TESTO PROPOSTO »

L’ammissione al gratuito patrocinio, si basa dalla stima del solo reddito percepito dalla ricorrente, escludendo il reddito personale del coniuge (Corte di Cassazione, Sezione II Civile, Sentenza 26 luglio 2019, n. 20385).

REPUBBLICA ITALIANA

IN NOME DEL POPOLO ITALIANO

LA CORTE SUPREMA DI CASSAZIONE

SEZIONE SECONDA CIVILE

Composta dagli Ill.mi Sigg.ri Magistrati:

Dott. LOMBARDO Luigi Giovanni – Presidente –

Dott. SCALISI Antonino – Consigliere –

Dott. CASADONTE Annamaria – Consigliere –

Dott. DONGIACOMO Giuseppe – Consigliere –

Dott. BESSO MARCHEIS Chiara – rel. Consigliere –

ha pronunciato la seguente:

SENTENZA

sul ricorso 29875/2014 proposto da:

C.M., elettivamente domiciliata in FORLI’, VIALE MATTEOTTI 105, presso lo studio dell’avvocato FRANCESCO ROPPO, che la rappresenta e difende;

– ricorrente –

contro

MINISTERO DELLA GIUSTIZIA;

– intimato –

e contro

AGENZIA DELLE ENTRATE, elettivamente domiciliato in ROMA, VIA DEI PORTOGHESI 12, presso l’AVVOCATURA GENERALE DELLO STATO, che lo rappresenta e difende ope legis;

– resistente con procura –

avverso il decreto n. 121/2010 del TRIBUNALE di FORLI’, depositato il 25/11/2014;

udita la relazione della causa svolta nella pubblica udienza del 09/04/2019 dal Consigliere CHIARA BESSO MARCHEIS;

udito il P.M. in persona del Sostituto Procuratore Generale Dott. MISTRI Corrado, che ha concluso per l’accoglimento del ricorso per quanto di ragione;

udito l’Avvocato ROPPO Francesco, difensore della ricorrente che ha chiesto l’accoglimento del ricorso.

Testo estratto pagina per pagina:
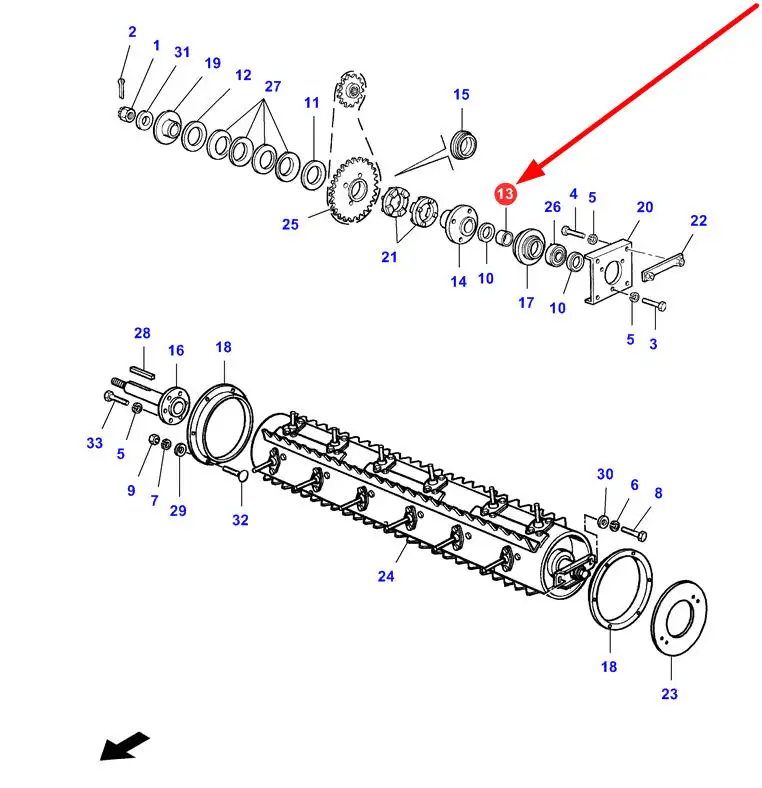 2
1
31
19
12
27
11
15
13
4
5
26
20
22
25
21
14
10
17
10
5
3
28
16
18
33
5
9
7
29
32
24
30
6
8
18
23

CONSEGNA A »
Nella sentenza della Cassazione proposta sopra, quale tribunale aveva emesso il decreto impugnato con il ricorso?
CONSEGNA B »
Ripeti senza modifiche il tratto della sentenza che parte dalle parole "avverso il decreto" e si ferma dopo "l’accoglimento del ricorso.".

RISPOSTA A »
Il Tribunale di Forlì, con il decreto n. 121/2010 depositato il 25/11/2014.

RISPOSTA B »
avverso il decreto n. 121/2010 del TRIBUNALE di FORLI’, depositato il 25/11/2014;

udita la relazione della causa svolta nella pubblica udienza del 09/04/2019 dal Consigliere CHIARA BESSO MARCHEIS;

udito il P.M. in persona del Sostituto Procuratore Generale Dott. MISTRI Corrado, che ha concluso per l’accoglimento del ricorso per quanto di ragione;

udito l’Avvocato ROPPO Francesco, difensore della ricorrente che ha chiesto l’accoglimento del ricorso.